Oct 06 2009
TRICARE, An Excellent Value?
Humm, thought I’d catch up on some reading while at the gym—so I pulled out my TRICARE Health Matters Newsletter, Issue 7: 2009 issue.
It was a pretty quick read and I flipped through the pages in short order. But when I got to the last page, for some reason, the box in the upper right hand corner of the back page spoke to me.
It said:
TRICARE
An Excellent Value
• Generous coverage
• Superior health care
• Decisions health driven, not insurance driven
• High satisfaction with care
• Low out-of-pocket costs
• Easy access
I struggled some with these words. Do you?

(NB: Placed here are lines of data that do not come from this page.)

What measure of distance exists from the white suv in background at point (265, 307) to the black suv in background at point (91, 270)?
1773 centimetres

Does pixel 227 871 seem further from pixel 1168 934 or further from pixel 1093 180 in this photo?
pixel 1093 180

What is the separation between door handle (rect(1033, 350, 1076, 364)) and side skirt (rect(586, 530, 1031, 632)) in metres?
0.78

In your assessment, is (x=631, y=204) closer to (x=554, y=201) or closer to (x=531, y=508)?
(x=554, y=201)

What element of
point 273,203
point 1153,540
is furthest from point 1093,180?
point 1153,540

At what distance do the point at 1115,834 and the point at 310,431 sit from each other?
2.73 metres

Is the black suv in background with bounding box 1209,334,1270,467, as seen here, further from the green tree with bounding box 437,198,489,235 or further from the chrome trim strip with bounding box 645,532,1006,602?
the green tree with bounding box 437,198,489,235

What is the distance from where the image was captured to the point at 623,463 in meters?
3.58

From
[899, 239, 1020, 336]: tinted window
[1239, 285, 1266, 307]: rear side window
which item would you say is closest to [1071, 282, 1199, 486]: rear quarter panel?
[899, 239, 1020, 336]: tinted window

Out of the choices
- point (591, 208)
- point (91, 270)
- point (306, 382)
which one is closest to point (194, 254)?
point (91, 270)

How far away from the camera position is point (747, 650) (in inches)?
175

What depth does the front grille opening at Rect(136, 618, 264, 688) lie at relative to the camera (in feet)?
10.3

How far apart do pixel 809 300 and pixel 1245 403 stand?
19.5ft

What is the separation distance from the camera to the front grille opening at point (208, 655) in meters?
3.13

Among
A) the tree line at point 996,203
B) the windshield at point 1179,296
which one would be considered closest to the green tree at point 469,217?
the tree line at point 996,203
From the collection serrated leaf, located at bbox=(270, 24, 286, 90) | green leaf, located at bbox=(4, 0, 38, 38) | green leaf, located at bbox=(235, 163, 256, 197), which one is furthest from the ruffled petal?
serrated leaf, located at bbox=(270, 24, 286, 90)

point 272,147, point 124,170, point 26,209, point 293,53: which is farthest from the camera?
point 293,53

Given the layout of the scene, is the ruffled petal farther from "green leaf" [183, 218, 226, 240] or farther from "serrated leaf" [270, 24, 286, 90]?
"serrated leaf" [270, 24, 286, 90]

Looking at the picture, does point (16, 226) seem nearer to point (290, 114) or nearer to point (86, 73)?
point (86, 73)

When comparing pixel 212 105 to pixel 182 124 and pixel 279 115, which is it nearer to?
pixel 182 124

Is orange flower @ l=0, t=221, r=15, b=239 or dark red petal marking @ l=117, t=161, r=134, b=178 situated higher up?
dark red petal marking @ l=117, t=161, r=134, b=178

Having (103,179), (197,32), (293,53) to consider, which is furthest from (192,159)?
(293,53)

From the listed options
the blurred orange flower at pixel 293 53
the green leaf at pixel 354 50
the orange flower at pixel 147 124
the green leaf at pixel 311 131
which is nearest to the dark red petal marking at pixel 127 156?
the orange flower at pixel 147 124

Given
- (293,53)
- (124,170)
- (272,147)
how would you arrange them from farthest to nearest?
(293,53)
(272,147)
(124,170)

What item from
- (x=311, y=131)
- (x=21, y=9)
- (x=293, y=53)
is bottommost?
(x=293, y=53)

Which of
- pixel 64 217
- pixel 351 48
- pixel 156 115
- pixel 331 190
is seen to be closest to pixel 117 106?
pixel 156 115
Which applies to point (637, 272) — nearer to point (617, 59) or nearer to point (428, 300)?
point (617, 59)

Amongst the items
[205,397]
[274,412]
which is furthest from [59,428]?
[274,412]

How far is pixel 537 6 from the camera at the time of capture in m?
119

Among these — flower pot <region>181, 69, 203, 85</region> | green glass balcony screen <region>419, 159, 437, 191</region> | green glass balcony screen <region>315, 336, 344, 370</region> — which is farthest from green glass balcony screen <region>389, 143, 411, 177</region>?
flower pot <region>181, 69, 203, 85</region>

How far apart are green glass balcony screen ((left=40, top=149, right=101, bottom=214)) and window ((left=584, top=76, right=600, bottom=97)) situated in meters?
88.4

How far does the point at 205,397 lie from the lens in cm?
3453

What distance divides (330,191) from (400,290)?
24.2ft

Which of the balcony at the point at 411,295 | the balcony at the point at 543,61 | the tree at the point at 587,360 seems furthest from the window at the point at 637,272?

Humm, look forward to hearing your thoughts on “TRICARE—An Excellent Value”—Any after thoughts?
3 Responses to “TRICARE, An Excellent Value?”
Could you be more specific about what words bothered you? My mother is in an assisted living facility and has been on the TRICARE system for a number of years. I don’t have any complaints so far, but maybe I should?
Roy, guess the words just had a different meaning to me, particularly in light of recent events, most recently being the announcement of TRICARE Standard inpatient co-pay fee increases.
MOAA’s been working hard these last three years to prevent DoD from increasing TRICARE fees and passing those fees on to beneficiaries. We are glad the system is working well for you, unfortunately that’s not always the case for beneficiaries under the age 65. We also hear a lot from active duty and reserve members and their families who are frustrated with accessing care and getting referrals in the system.
The problem with discussing TRICARE is that the reader or listener may not know which TRICARE is being discussed, as the exchange above shows. I don’t know of anyone who has serious concerns about TFL, except the fear that DoD or Congress will do it serious harm. Some feared that the current national healthcare crisis would somehow do it serious harm, but Congress dodged that bullet by telling us that TFL and the VA system would be exempt from any legislation that would come out of the current negotiations.
That’s where DoD (and even more to the point, MOAA) should have stepped in and said, “Look, we have a better idea. Something like TFL is what everybody wants. If DoD would just turn TFL over to the agency of the government that is responsible for healthcare (HHS) and open TFL up to the public and let them pay premiums through their taxes like we all did for Medicare, then every taxpayer in the country would be fighting to ‘keep the [government] from increasing fees and passing those fees on to beneficiaries.’”
Members who separate from service would no longer have to choose from among myriad TRICARE plans or VA medical centers that–except for TFL–satisfy nobody, either beneficiary or provider.
Nobody thinks MTFs should merge into a nationwide system, but the VA serves people who will never wear a uniform again while leaving their family members to fend for themselves. Except for specialized treatment of certain service-related problems, no veteran I know would prefer to drive many miles to a VA medical center rather than see a local family doctor, as those of us who are covered by TFL do. Integrating veterans and TFL into a public healthcare plan that provides equal or better benefits would result in enormous savings.
H.R. 676, a bill that has been before Congress since 2003, is such a plan. It would cover everything TFL does, plus dental and long-term care, and all without co-pays. It essentially would improve Medicare and expand it to cover everyone, not just seniors, and would cut insurance companies and their obscene profits out of the picture (and that’s why it has been ignored for six years).
A simple provision that military retirees would receive this benefit free as a result of having “paid our premiums” through service to our country would finally fulfill the promise the government made to us decades ago. It would also preserve a recruiting and retention incentive MOAA wants to guard.
Having separate patchwork programs exclusively for veterans and retirees makes no sense when civilians, including most of our spouses and children, suffer the same illnesses and injuries we do.
“Everybody in and nobody out” makes good fiscal sense as well as a good community. Just join the rest of the country and ALL work together.